* _Try it_: Among the records that follow, how many lines contain the word "scrofa"? Give the number and no other words.

* _Saved entries_:
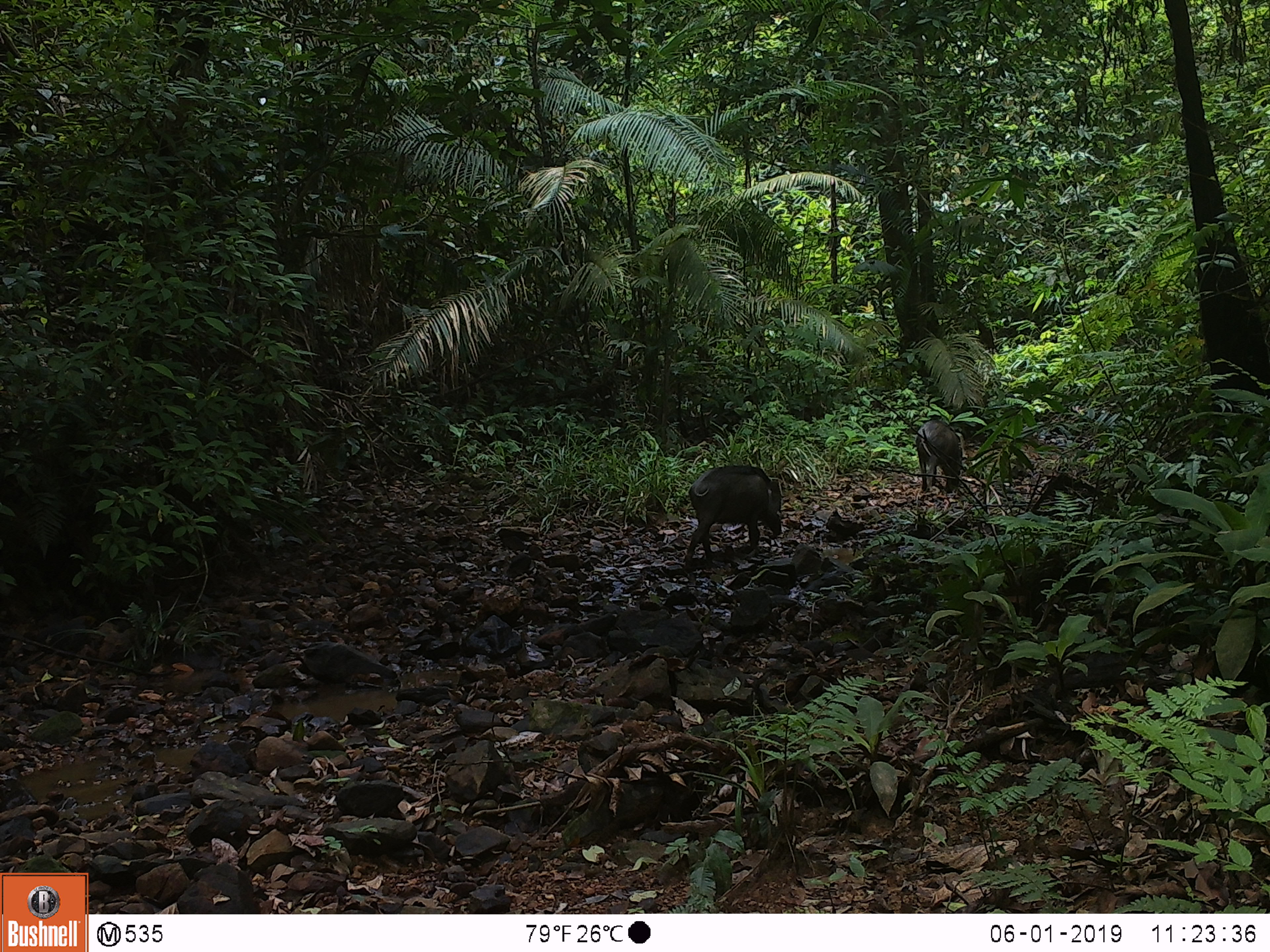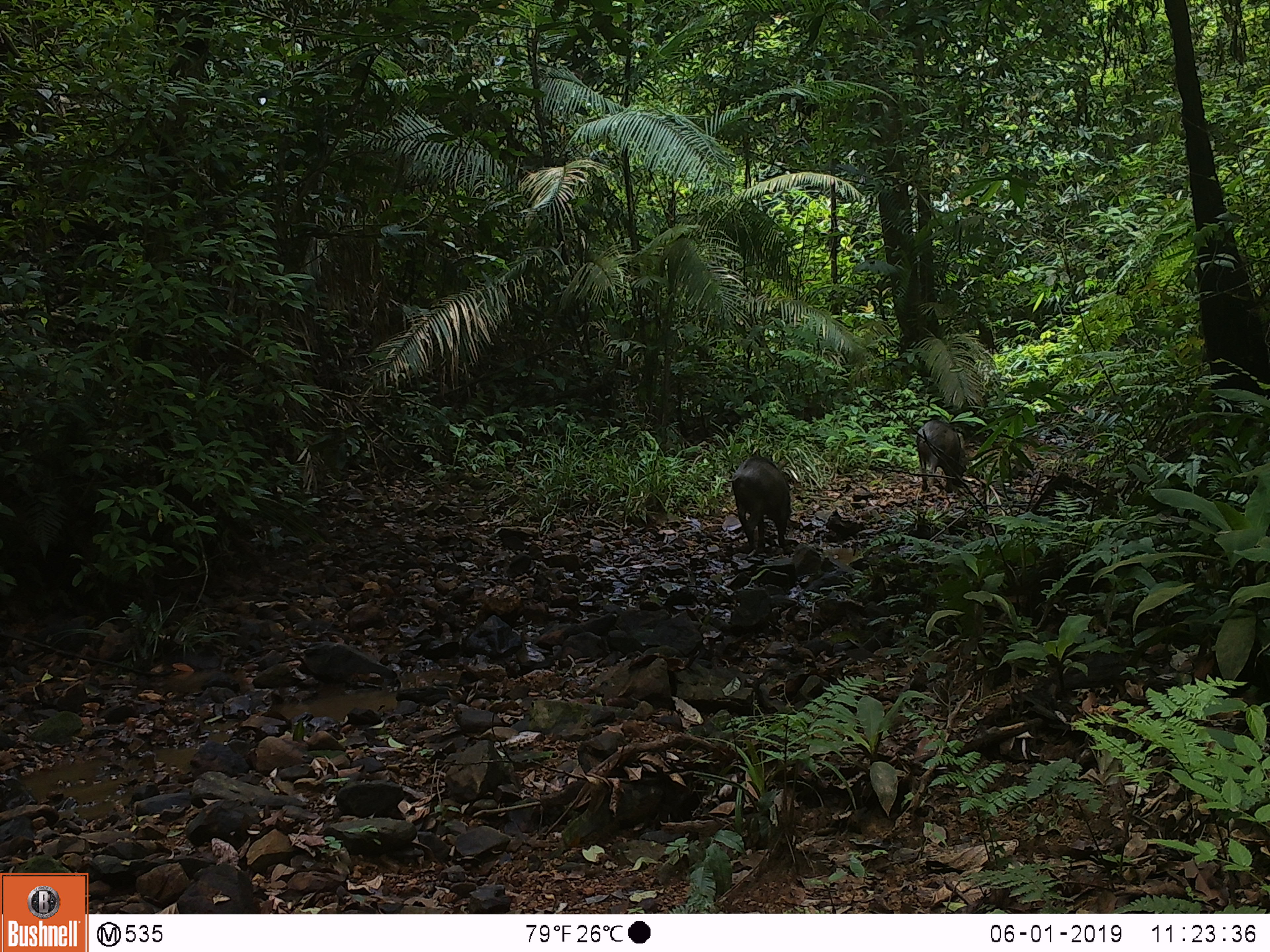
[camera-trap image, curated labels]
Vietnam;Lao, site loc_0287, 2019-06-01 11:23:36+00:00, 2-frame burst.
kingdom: Animalia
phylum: Chordata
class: Mammalia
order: Artiodactyla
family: Suidae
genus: Sus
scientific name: Sus scrofa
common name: eurasian wild pig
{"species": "eurasian wild pig (Sus scrofa)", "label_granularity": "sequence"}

* _Exercise answer_: 2